*Page excerpt:*
Is there a repository of sample code? I'm curious about how interacting with
the filesystem, network, graphics would look like.

------
stesch
Oops. Project looks a bit dead. Newest code from 2010.

------
stesch
The \\] in the examples look so strange, I thought they are some formatting
error.

------
v33ra
Looks like it's not in active development. The documents and source code are
dated 2010.

<http://code.google.com/p/anic/source/list>
<http://code.google.com/p/anic/w/list>

------
j_baker
_anic is the reference implementation compiler for the experimental, high-
performance, implicitly parallel, deadlock-free general-purpose dataflow
programming language ANI._

One other thing: anic is buzzword-compliant.

------
vhf
Latest commit Sep. 2010. Is this project still alive ?

------
lazyjones
not again, it was posted recently and still has no working implementation
apparently so we can verify the "faster than C" claim.

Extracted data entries
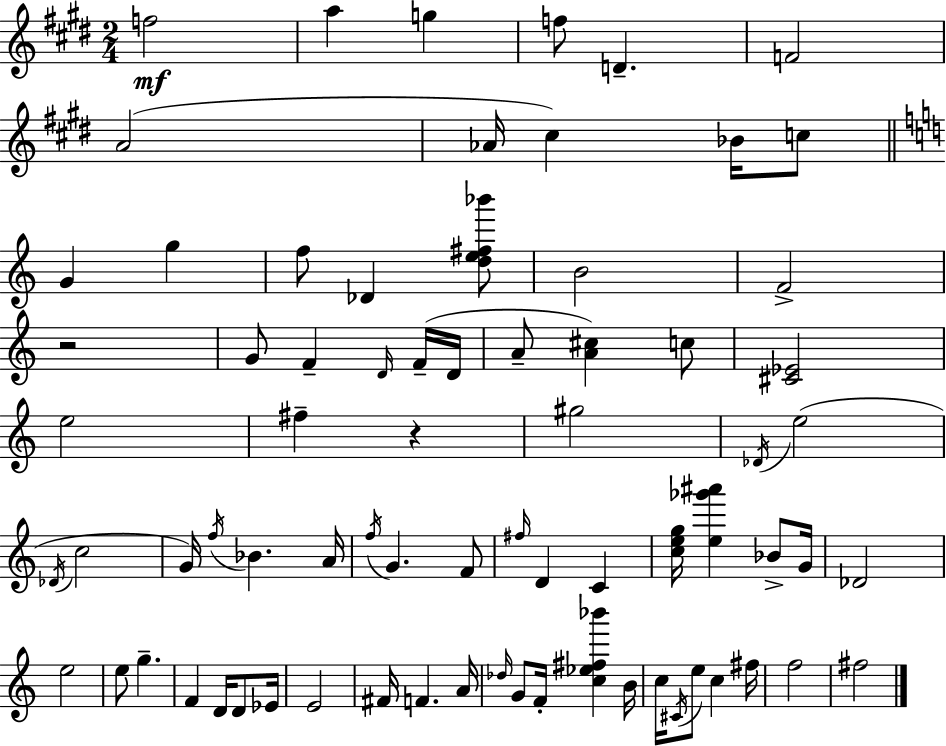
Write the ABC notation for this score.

X:1
T:Untitled
M:2/4
L:1/4
K:E
f2 a g f/2 D F2 A2 _A/4 ^c _B/4 c/2 G g f/2 _D [de^f_b']/2 B2 F2 z2 G/2 F D/4 F/4 D/4 A/2 [A^c] c/2 [^C_E]2 e2 ^f z ^g2 _D/4 e2 _D/4 c2 G/4 f/4 _B A/4 f/4 G F/2 ^f/4 D C [ceg]/4 [e_g'^a'] _B/2 G/4 _D2 e2 e/2 g F D/4 D/2 _E/4 E2 ^F/4 F A/4 _d/4 G/2 F/4 [c_e^f_b'] B/4 c/4 ^C/4 e/2 c ^f/4 f2 ^f2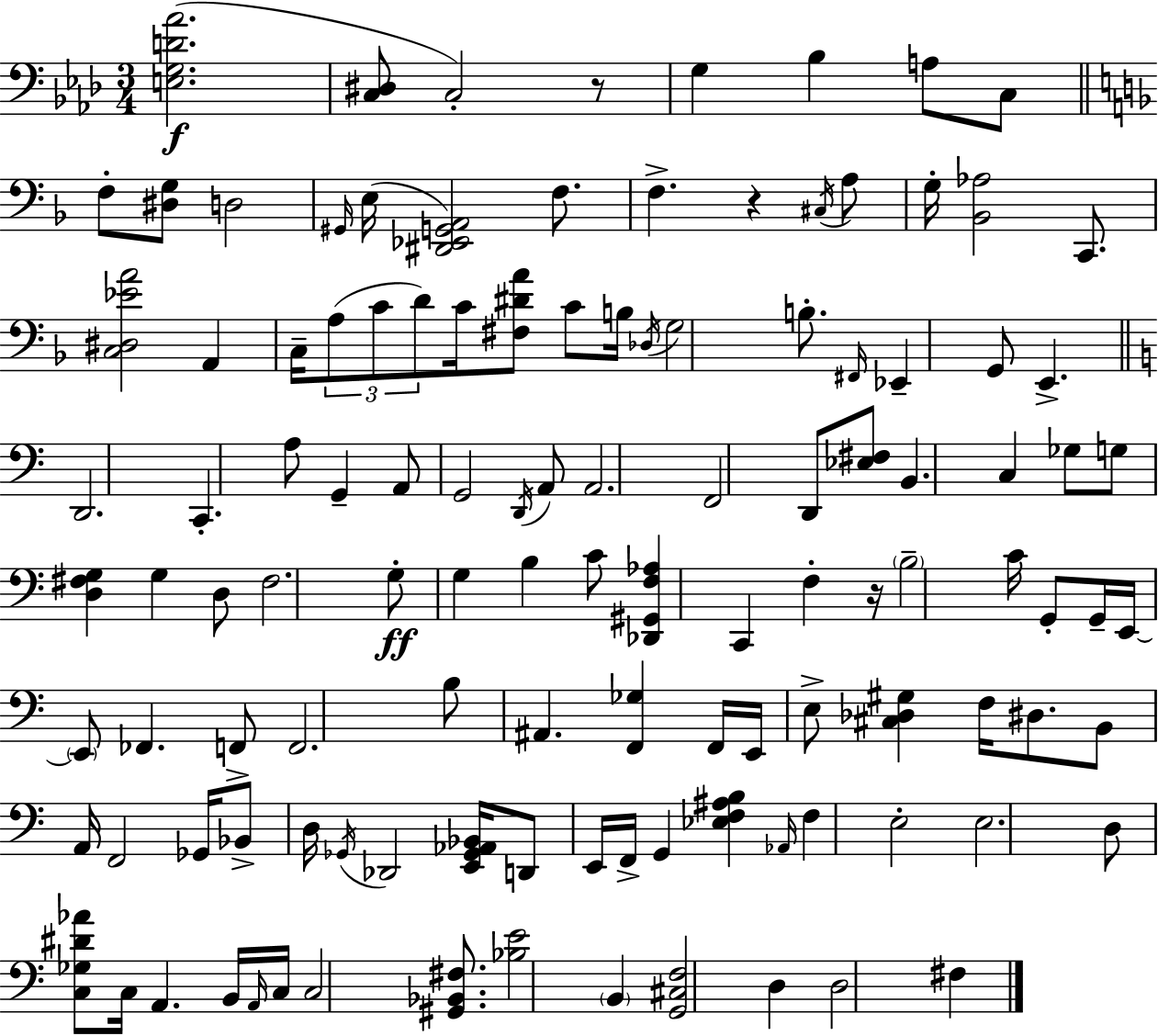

*Task requirements:* Continue the forum thread about the anic compiler, picking up after its last comment.

*Written response:*
------
soup10
_In short, ANI seeks to break out of the shackles of imperative programming --
a stale paradigm which for four decades has produced hundreds of clones of the
same fundamental feature set, none of which offer intuitive hands-off
concurrency, and differing only in what lengths they go to to sugar-coat the
embarrassing truth that they're all just increasingly high-level assemblers at
heart;_

Haha. The entire point of programming is to tell the hardware what to do. Any
programming language that is not 'high-level assembly' has severe leaky-
abstraction problems. The reason C and C++ still enjoy so much success despite
limited syntax is that they stay true to the hardware and don't force another
layer of abstraction on you.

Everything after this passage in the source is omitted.